Thursday, September 8, 2016

Bank to pay over $35 million for luring customers into paying for credit card extras

By Andrew A. Turner, J.D.

The First National Bank of Omaha (FNBO) has agreed to pay over $35 million to settle claims that the bank engaged in deceptive marketing and billing of customers for credit card add-on products. This is the eighth action the Consumer Financial Protection Bureau has taken in coordination with another regulator to address illegal practices with respect to credit card add-on products and the 12th action the CFPB has taken in total to address these practices.

FNBO entered into separate consent orders with the CFPB and the Office of the Comptroller of the Currency. The CFPB ordered the bank to repay $27.75 million to approximately 257,000 consumers and pay a $4.5 million civil penalty to the CFPB’s Civil Penalty Fund. The OCC assessed a $3 million civil penalty against the bank for restitution to customers who were unfairly billed for identity theft protection they did not receive

CFPB Director Richard Cordray commented, “First National Bank of Omaha violated the trust of its customers by illegally signing them up for credit card add-on products. The CFPB's track record, and this result today, shows strong and consistent action against credit card companies that dupe consumers into buying a product they do not want.”

CFPB’s enforcement action. The CFPB alleged that FNBO violated provisions of the Consumer Financial Protection Act governing unfair and deceptive acts or practices by using deceptive marketing tactics to lure consumers into accepting credit card debt-cancellation “add-on” products and by charging consumers for credit monitoring services they never received.

The CFPB’s consent order with FNBO pertains to the bank’s allegedly unfair billing practices from 1997 to 2012 and its allegedly deceptive enrollment practices from 2010 to 2012 until the CFPB’s supervisory exam at that time.
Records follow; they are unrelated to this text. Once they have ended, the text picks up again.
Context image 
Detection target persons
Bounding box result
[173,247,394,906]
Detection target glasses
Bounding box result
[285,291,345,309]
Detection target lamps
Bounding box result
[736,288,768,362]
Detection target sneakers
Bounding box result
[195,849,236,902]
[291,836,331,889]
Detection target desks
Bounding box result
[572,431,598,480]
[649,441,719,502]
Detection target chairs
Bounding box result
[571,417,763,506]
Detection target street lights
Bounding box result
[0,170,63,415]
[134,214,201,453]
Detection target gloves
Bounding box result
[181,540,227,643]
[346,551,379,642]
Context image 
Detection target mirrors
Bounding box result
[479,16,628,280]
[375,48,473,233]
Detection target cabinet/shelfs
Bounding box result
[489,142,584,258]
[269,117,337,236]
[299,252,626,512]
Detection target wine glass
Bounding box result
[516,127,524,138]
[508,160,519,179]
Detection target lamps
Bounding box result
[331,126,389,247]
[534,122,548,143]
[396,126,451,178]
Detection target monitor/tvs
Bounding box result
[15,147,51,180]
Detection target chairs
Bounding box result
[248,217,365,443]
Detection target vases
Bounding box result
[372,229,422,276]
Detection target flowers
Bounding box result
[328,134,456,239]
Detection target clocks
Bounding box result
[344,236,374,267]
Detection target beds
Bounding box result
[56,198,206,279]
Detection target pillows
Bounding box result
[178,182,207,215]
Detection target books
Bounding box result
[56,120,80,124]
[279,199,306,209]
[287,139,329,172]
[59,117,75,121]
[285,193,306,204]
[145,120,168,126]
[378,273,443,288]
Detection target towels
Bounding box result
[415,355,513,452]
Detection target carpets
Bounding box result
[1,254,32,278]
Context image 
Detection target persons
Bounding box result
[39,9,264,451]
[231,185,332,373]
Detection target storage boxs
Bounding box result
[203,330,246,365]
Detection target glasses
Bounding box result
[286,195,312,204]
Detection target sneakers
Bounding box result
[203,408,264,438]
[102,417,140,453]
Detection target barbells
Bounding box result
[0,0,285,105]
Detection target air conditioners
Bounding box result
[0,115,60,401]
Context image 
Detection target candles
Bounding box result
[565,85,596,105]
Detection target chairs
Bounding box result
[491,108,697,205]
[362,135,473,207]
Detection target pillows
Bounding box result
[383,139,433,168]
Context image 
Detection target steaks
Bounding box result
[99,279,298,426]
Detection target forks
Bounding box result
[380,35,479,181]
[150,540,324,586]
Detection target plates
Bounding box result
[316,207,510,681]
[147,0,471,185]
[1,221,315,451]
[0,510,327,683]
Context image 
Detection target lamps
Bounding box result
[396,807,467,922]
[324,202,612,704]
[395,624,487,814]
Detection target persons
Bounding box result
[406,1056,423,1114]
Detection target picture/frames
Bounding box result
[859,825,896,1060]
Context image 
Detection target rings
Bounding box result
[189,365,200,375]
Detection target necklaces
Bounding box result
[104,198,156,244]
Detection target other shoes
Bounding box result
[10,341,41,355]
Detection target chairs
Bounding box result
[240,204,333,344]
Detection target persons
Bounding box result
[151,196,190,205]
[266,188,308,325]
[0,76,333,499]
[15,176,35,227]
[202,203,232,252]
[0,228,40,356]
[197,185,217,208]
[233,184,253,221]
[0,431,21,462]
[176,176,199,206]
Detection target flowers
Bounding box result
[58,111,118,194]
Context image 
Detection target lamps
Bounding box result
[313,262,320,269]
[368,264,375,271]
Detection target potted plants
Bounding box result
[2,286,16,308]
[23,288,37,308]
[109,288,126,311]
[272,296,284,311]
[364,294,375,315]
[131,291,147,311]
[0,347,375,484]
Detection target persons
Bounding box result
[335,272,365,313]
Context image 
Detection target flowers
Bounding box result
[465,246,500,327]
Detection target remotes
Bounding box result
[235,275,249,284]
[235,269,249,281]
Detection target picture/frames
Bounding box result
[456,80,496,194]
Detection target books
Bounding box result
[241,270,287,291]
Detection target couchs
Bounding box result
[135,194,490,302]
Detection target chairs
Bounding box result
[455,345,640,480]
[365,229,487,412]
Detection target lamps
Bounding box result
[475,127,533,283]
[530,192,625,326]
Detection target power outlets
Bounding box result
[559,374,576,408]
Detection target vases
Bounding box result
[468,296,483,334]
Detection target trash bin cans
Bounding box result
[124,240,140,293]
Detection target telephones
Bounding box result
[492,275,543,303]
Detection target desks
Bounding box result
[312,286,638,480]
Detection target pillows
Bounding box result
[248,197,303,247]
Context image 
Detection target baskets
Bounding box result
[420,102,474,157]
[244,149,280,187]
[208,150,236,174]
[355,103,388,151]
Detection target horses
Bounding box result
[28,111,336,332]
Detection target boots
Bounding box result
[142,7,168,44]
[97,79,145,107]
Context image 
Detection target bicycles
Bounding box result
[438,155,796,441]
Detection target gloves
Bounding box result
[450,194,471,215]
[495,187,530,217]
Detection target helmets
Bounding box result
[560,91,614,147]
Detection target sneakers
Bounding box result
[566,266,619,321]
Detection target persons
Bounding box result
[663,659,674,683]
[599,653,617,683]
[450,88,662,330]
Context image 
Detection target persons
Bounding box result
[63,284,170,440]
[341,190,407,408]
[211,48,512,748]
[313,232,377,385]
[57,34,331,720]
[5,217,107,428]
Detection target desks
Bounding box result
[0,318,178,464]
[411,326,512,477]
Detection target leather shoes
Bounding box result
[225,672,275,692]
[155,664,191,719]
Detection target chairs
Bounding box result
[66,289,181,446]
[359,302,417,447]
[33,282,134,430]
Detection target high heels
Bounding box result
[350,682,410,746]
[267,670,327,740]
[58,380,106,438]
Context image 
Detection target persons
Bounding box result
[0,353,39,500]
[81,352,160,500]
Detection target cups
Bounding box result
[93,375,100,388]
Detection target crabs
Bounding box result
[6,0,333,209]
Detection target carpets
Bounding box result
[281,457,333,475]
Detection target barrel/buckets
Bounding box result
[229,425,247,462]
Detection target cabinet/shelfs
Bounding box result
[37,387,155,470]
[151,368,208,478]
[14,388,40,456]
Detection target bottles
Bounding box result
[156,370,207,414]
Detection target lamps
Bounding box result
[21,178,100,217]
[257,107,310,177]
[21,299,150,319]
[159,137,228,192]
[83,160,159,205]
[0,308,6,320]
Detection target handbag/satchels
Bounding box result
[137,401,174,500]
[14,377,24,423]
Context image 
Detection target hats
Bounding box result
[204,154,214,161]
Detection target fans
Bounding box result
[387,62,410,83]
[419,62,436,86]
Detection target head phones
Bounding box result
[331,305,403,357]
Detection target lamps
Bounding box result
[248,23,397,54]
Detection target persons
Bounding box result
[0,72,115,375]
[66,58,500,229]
Among other things, the CFPB claimed that FNBO:

  • disguised the fact that it was selling consumers an add-on product;
  • distracted consumers into making the relevant purchases;
  • failed to disclose to consumers their “ineligibility” for the add-on products;
  • hindered consumers from obtaining the benefits of the debt-cancellation products;
  • made the cancellation of the add-on products difficult; and
  • billed consumers for credit monitoring services that FNBO did not provide.

In addition to the monetary redress and civil penalty totaling $32.25 million, the CFPB’s consent order prohibits FNBO from marketing any debt-cancellation or credit-monitoring add-on products until the bank submits a compliance plan to the CFPB.

OCC’s enforcement action. The OCC alleged that FNBO violated Section 5 of the Federal Trade Commission Act by billing consumers for identity-theft protection products from December 1997 to July 2013 even though the consumers did not receive the full benefit of these credit monitoring and/or “credit report retrieval services” products.

Under the OCC’s Stipulation and Consent Order, the $3 million civil penalty imposed on FNBO includes restitution to consumers for the full amount that they paid for the identity-theft protection products plus any associated over-limit fees, overdraft fees, or finance charges the consumers incurred on their card accounts.